Crystallise learning in a goggle-eyed way

December 8, 2006

It may conjure up visions of awe-struck 1950s cinema audiences decked out in white cardboard spectacles flinching from images looming out of the screen, but 3-D technology has been embraced in the 21st century to liven up lectures at Warwick University.

Vilmos Fülöp, a professor of structural biology, is set to turn his lectures into a 3-D cinematic experience so he can bring images of protein crystallography to life.

Professor Fülöp bought the new technology - software, a projector and 3-D polarised glasses for the students - with the help of a £25,000 grant from the university's fund for teaching innovation.

He will start teaching postgraduates over the next two weeks, and the initiative will become part of the undergraduate curriculum when the new term begins in January. Depending on the success of the pilot project, the technology could be extended to other disciplines across the university.

Although 3-D technology is commonly used in academic research, this is the first time it has been used in undergraduate teaching.

Professor Fulop said: "I'll use it to help students visualise macromolecular structures such as proteins in 3-D. It's a difficult thing to teach because they are very complex big molecules and can't be drawn using simple illustrations (in textbooks).
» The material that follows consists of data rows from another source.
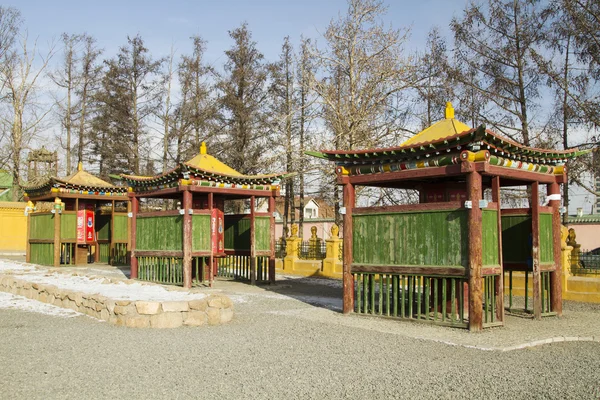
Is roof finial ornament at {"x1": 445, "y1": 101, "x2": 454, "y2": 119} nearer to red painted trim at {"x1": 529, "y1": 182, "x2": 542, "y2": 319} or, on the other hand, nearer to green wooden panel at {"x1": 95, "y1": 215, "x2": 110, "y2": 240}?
red painted trim at {"x1": 529, "y1": 182, "x2": 542, "y2": 319}

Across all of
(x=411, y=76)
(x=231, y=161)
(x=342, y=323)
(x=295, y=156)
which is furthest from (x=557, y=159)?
(x=231, y=161)

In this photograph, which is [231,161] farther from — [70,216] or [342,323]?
[342,323]

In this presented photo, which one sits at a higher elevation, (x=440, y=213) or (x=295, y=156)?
(x=295, y=156)

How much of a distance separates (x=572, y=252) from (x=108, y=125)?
1101 inches

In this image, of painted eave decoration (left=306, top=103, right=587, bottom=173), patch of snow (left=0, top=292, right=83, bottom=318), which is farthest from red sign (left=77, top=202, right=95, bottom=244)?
painted eave decoration (left=306, top=103, right=587, bottom=173)

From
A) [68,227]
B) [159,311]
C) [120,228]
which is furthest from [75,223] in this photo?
[159,311]

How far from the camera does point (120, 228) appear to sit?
78.7 ft

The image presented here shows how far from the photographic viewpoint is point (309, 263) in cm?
2112

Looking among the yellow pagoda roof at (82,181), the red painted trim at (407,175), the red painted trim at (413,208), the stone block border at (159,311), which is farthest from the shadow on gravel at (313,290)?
the yellow pagoda roof at (82,181)

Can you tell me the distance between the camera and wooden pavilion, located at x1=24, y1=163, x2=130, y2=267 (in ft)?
72.1

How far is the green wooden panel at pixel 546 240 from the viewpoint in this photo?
35.9 ft

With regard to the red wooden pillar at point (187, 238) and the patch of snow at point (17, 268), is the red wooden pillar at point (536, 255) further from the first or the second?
the patch of snow at point (17, 268)

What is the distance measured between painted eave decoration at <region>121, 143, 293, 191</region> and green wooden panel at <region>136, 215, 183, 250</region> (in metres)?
0.92

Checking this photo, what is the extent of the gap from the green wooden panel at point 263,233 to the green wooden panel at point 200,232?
1.97 metres
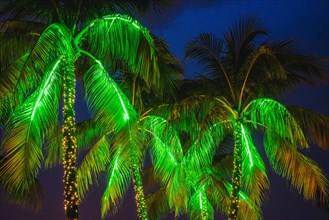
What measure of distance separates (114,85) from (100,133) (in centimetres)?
501

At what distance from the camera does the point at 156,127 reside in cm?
1684

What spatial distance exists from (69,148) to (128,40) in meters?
2.67

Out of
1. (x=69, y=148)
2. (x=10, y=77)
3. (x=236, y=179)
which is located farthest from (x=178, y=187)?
(x=10, y=77)

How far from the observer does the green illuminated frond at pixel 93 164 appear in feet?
52.7

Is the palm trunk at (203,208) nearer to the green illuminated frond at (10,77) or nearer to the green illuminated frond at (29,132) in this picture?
the green illuminated frond at (29,132)

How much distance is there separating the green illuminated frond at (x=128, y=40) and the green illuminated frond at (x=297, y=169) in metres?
4.05

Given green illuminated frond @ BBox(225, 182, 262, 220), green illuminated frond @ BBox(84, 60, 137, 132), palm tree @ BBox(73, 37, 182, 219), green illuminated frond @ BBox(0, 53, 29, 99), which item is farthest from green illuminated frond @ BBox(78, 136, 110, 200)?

"If you strip down the molecules, you lose the point and can't explain what's going on very easily," he explained.

"Showing them in 3-D will bring the subject to life and help students appreciate how it all works," he added.

Professor Fülöp hopes that the new technology will inspire science students to shun high-paying industry jobs to forge a research career in academe.

"Even with the best students, they go off to choose other careers; this will hopefully help to inspire them to stay in science and structural biology," he said.